_The exercise_
Please quote every one of the entries below word for word, omitting the pictures.

(Extracted entries)
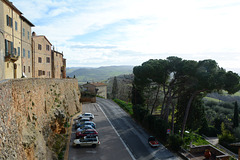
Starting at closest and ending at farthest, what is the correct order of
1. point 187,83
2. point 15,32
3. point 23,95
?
point 23,95 < point 15,32 < point 187,83

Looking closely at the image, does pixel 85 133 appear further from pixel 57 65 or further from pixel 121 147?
pixel 57 65

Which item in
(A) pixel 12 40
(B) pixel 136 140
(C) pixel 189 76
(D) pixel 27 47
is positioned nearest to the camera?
(A) pixel 12 40

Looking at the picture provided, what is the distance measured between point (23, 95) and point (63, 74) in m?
35.2

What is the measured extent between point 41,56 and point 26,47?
559 centimetres

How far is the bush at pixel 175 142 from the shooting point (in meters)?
22.1

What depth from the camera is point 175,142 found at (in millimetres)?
22219

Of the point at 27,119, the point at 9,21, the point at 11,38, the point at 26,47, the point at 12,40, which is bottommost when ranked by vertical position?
the point at 27,119

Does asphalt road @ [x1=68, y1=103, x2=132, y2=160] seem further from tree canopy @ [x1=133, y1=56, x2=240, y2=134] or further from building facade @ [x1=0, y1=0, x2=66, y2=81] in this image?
building facade @ [x1=0, y1=0, x2=66, y2=81]

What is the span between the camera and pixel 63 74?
157 ft

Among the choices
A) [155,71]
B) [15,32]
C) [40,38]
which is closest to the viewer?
[15,32]

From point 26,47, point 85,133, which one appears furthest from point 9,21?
point 85,133

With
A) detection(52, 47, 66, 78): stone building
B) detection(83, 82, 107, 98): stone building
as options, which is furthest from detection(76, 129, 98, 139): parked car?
detection(83, 82, 107, 98): stone building

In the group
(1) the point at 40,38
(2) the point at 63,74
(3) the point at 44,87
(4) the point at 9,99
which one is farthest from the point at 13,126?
(2) the point at 63,74

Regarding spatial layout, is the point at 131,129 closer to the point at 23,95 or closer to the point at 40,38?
the point at 23,95
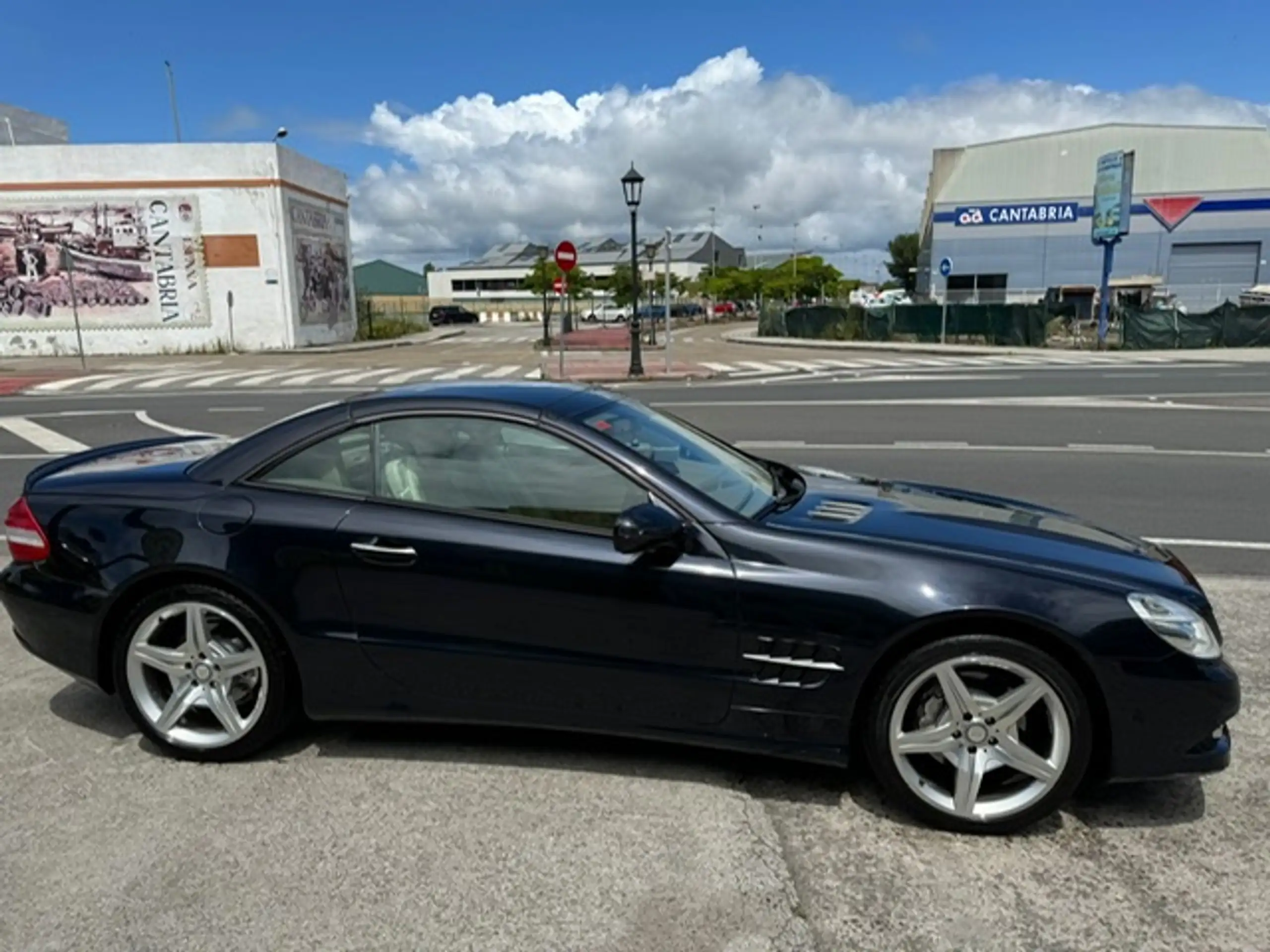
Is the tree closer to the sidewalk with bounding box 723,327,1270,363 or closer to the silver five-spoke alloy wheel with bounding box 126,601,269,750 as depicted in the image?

_Solution to the problem_
Starting at closest and ending at farthest, what is the correct order of
1. point 187,83
2. point 15,32
3. point 23,95
?
point 23,95 < point 15,32 < point 187,83

Looking closely at the image, does pixel 85 133 appear further from pixel 57 65 or further from pixel 121 147?
pixel 57 65

Which item in
(A) pixel 12 40
(B) pixel 136 140
(C) pixel 189 76
(D) pixel 27 47
is positioned nearest to the camera?
(A) pixel 12 40

Looking at the picture provided, what is the distance measured between point (23, 95) and point (63, 74) in m?
35.2

What is the measured extent between point 41,56 and point 26,47?
559 centimetres

How far is the bush at pixel 175 142 from the shooting point (in meters)?
22.1

What depth from the camera is point 175,142 found at (in millimetres)?
22219

Of the point at 27,119, the point at 9,21, the point at 11,38, the point at 26,47, the point at 12,40, which is bottommost when ranked by vertical position?
the point at 27,119

Does asphalt road @ [x1=68, y1=103, x2=132, y2=160] seem further from tree canopy @ [x1=133, y1=56, x2=240, y2=134] or further from building facade @ [x1=0, y1=0, x2=66, y2=81] in this image?
building facade @ [x1=0, y1=0, x2=66, y2=81]

What is the span between the camera and pixel 63 74?
157 ft

Among the choices
A) [155,71]
B) [15,32]
C) [40,38]
which is closest to the viewer?
[15,32]

From point 26,47, point 85,133, which one appears furthest from point 9,21?
point 85,133

With
A) detection(52, 47, 66, 78): stone building
B) detection(83, 82, 107, 98): stone building
as options, which is furthest from detection(76, 129, 98, 139): parked car?
detection(83, 82, 107, 98): stone building

In the group
(1) the point at 40,38
(2) the point at 63,74
(3) the point at 44,87
(4) the point at 9,99
which one is farthest from the point at 13,126?
(2) the point at 63,74

Regarding spatial layout, is the point at 131,129 closer to the point at 23,95 or closer to the point at 40,38?
the point at 23,95
Is the tree closer to the sidewalk with bounding box 723,327,1270,363 or closer to the silver five-spoke alloy wheel with bounding box 126,601,269,750 as depicted in the image?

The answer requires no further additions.